- _Soal untuk Dijawab_
**1)** Sebutkan semua agama yang disebut dalam teks tentang pilpres 2019.
**2)** Lanjutkan teks tentang pilpres 2019, dimulai sesudah kalimat terakhirnya.

- _Kutipan Dokumen_
————————
Indonesia terpecah menjadi dua kubu. Satu kubu mendukung pasangan calon nomor satu, satu kubu lainnya tentu mendukung nomor dua. Antar kubu saling menghujat, saling mengklaim bahwa kubu yang ia pilihlah yang mampu membawa perubahan Indonesia menjadi lebih maju.
Keadaan semakin panas ketika pengumuman hasil rekapitulasi pemilihan suara dikeluarkan secara resmi pada 21 Mei 2019, satu hari lebih awal dari waktu yang direncanakan demi menghindari unjuk rasa masyarakat. Namun apalah daya, unjuk rasa tetap tak terelakan dan terjadi di berbagai tempat, khususnya ibu kota.
Perang antar medsos juga mewarnai pemilu 2019. Penyebaran berita hoax dilakukan oleh beberapa oknum dengan mengandung provokasi. Untuk menanggulangi kejadian yang lebih parah, kementrian Komunikasi dan Informatika melakukan pembatasan media sosial yang mana orang-orang tidak bisa mengunggah gambar dalam jangka waktu beberapa hari.
Setelah berganti tahun dan bulan, masyarakat Indonesia dikagetkan dengan terpilihnya Sandiago Uno menjadi salah satu jajaran kabinet Indonesia Maju Jokowi-Ma'ruf, tepatnya menjadi Menteri Pariwisata dan Ekonomii Kreatif. Ia menyusul Prabowo Subianto yang terlebih dahulu menjadi Menteri Pertahanan.
Dua sosok penentang di pilpres 2019, kini berubah menjadi pembantu presiden dan wakil presiden terpilih. Hal yang sangat disayangkan oleh sebagian masyarakat sampai menjadi tranding twitter, tetapi sebagian masyarakat merasakan angin segar atas kebijakan ini. Mereka berharap perpecahan Indonesia yang dimulai sejak pilpres tahun 2019 akan kembali bersatu.
Merangkul lawan bukanlah hal yang salah. Hal ini bisa menyatukan perpecahan yang selama ini terjadi. Bukan saatnya mempermasalahkan kamu ormas Nahdlatul Ulama (NU), Muhammadiyah, Gerakan Reformis Islam (Garis) atau ormas lainnya. Bukan lagi masalah Islam, Kristen, Katolik, atau Budha. Bukan lagi masalah tentang satu atau dua. Namun yang terpenting adalah bagaimana menciptakan kementrian yang tanggap menangani masalah yang melanda Indonesia. Apalagi sekarang Indonesia menghadapi pandemi covid-19 yang bukan rahasia umum lagi mempengaruhi Indonesia di segala sektor .
————————
- _Cuplikan Data_

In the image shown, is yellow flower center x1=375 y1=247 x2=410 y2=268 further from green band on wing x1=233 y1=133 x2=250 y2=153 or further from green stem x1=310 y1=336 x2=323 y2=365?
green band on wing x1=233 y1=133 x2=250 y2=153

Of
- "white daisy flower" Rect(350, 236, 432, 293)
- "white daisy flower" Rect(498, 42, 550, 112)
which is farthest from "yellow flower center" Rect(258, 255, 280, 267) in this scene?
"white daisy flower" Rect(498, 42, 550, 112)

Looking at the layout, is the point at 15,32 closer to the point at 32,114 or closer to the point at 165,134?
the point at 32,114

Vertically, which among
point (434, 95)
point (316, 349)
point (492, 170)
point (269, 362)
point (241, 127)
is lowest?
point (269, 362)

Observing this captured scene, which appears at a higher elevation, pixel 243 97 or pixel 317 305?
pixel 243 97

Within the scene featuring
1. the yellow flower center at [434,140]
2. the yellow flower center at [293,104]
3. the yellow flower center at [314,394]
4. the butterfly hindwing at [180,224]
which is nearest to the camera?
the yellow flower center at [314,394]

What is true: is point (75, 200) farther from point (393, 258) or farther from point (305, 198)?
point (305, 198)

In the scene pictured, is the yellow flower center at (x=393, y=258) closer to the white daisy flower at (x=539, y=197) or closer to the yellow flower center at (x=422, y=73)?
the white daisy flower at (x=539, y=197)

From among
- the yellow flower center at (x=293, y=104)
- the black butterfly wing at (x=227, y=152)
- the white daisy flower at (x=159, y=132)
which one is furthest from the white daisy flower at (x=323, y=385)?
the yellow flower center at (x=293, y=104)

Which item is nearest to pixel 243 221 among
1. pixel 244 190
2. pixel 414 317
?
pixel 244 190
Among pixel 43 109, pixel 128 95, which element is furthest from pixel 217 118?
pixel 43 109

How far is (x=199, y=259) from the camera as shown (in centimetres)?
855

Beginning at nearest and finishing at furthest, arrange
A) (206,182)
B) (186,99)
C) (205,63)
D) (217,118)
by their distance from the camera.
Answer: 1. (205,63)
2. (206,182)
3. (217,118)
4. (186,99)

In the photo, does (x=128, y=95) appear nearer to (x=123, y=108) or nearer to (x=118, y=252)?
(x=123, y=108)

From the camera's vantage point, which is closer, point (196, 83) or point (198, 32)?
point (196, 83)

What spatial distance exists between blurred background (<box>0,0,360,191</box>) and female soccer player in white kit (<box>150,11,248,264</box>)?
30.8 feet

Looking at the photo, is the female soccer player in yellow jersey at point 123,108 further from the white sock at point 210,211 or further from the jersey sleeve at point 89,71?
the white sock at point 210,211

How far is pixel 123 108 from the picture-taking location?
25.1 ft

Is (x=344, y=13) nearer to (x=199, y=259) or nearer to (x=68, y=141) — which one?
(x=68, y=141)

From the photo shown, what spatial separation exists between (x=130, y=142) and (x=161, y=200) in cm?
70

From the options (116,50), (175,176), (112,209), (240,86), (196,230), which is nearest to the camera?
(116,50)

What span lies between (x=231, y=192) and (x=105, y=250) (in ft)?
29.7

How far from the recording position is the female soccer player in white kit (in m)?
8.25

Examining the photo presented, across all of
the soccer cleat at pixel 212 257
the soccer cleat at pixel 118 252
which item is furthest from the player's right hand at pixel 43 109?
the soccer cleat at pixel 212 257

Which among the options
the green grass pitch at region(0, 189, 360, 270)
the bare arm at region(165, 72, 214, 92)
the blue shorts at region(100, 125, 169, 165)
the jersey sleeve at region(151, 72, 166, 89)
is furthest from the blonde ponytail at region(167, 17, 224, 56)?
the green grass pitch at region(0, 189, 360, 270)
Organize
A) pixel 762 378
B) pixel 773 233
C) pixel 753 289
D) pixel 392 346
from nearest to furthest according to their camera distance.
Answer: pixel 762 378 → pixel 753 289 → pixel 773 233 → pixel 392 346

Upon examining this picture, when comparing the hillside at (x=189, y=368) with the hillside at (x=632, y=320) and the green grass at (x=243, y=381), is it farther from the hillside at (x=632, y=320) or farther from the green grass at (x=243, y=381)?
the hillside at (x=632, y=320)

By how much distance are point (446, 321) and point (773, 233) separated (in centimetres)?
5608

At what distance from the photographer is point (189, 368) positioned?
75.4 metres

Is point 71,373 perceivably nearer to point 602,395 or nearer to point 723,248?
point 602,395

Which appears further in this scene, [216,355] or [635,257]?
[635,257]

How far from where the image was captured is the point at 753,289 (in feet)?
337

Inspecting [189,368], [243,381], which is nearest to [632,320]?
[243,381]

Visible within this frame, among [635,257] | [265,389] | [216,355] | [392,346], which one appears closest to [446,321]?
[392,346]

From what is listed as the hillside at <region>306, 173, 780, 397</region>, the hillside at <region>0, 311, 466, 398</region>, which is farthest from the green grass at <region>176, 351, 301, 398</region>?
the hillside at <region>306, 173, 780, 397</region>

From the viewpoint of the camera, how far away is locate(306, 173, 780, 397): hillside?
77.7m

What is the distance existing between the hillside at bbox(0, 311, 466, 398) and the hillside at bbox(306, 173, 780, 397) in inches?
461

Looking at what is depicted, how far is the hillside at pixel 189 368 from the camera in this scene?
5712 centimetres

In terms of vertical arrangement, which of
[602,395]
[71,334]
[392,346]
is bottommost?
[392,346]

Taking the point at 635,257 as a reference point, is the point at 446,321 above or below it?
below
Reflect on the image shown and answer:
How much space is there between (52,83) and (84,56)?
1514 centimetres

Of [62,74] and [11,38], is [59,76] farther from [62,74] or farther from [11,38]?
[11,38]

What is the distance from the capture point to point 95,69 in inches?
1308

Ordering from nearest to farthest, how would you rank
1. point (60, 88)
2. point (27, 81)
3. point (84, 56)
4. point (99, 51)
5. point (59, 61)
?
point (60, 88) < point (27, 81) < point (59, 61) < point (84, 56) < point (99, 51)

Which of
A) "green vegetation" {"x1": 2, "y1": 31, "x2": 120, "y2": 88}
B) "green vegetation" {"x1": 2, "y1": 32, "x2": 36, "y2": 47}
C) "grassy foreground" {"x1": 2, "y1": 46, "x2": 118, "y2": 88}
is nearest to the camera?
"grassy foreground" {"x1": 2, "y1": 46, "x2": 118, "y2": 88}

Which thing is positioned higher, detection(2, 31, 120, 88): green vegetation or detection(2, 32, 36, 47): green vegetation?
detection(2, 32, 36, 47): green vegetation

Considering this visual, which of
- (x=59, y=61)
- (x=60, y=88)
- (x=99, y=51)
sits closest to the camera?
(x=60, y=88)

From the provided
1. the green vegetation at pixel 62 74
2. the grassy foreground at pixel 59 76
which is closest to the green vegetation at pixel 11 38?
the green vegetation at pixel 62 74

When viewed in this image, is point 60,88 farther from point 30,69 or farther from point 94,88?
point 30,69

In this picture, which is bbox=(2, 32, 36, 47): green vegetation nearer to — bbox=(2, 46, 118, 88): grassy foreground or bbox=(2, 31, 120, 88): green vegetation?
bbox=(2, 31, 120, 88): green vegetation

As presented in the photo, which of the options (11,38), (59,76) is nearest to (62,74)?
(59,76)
————————
- _Kunci Jawaban_
**1)** Islam, Kristen, Katolik, Budha

**2)**
Akankah kebijakan Presiden Jokowi berhasil menangani permasalahan yang terjadi?
Melakukan rekonsiliasi dengan pihak yang menentang bukanlah hal yang asing. Dalam sejarah Islam sendiri, hal ini pernah dijadikan taktik politik dalam negeri yang diterapkan oleh Al-Ma'mun, khalifah ke-7 Dinasti Abbasiyah.
Al-Ma'mun melakukan rekonsiliasi antara unsur-unsur yang berkonflik dengan Dinasti Abbasiyah. Contohnya dengan melakukan rekonsiliasi dengan kaum Alawiyin. Kaum Alawiyin sendiri adalah kelompok orang yang menisbatkan dirinya kepada Ali bin Abi Thalib. Ketika pemerintahan Islam masih dipimpin Dinasti Umayyah, Alawiyin dan Abbasiyah bekerja sama dalam rangka menggulingkan Umayyah. Setelah Umayyah berhasil digulingkan, pemerintahan Islam beralih dikuasai oleh Abbasiyah secara keseluruhan. Sedangkan Alawiyin tidak mendapatkan jatah kursi di pemerintahan kala itu. Alhasil, hal ini menumbuhkan amarah di kalangan mereka dan mengakibatkan pemberontakan terjadi pada masa pemerintahan Abbasiyah.
Pemberontakan terhenti pada masa Al-Ma'mun. Dengan kecerdasannya, Al-Ma'mun memperlakukan Alawiyin berbeda dengan khalifah-khalifah sebelumnya. Dahulu Alawiyin dipukul, sekarang berubah menjadi dirangkul.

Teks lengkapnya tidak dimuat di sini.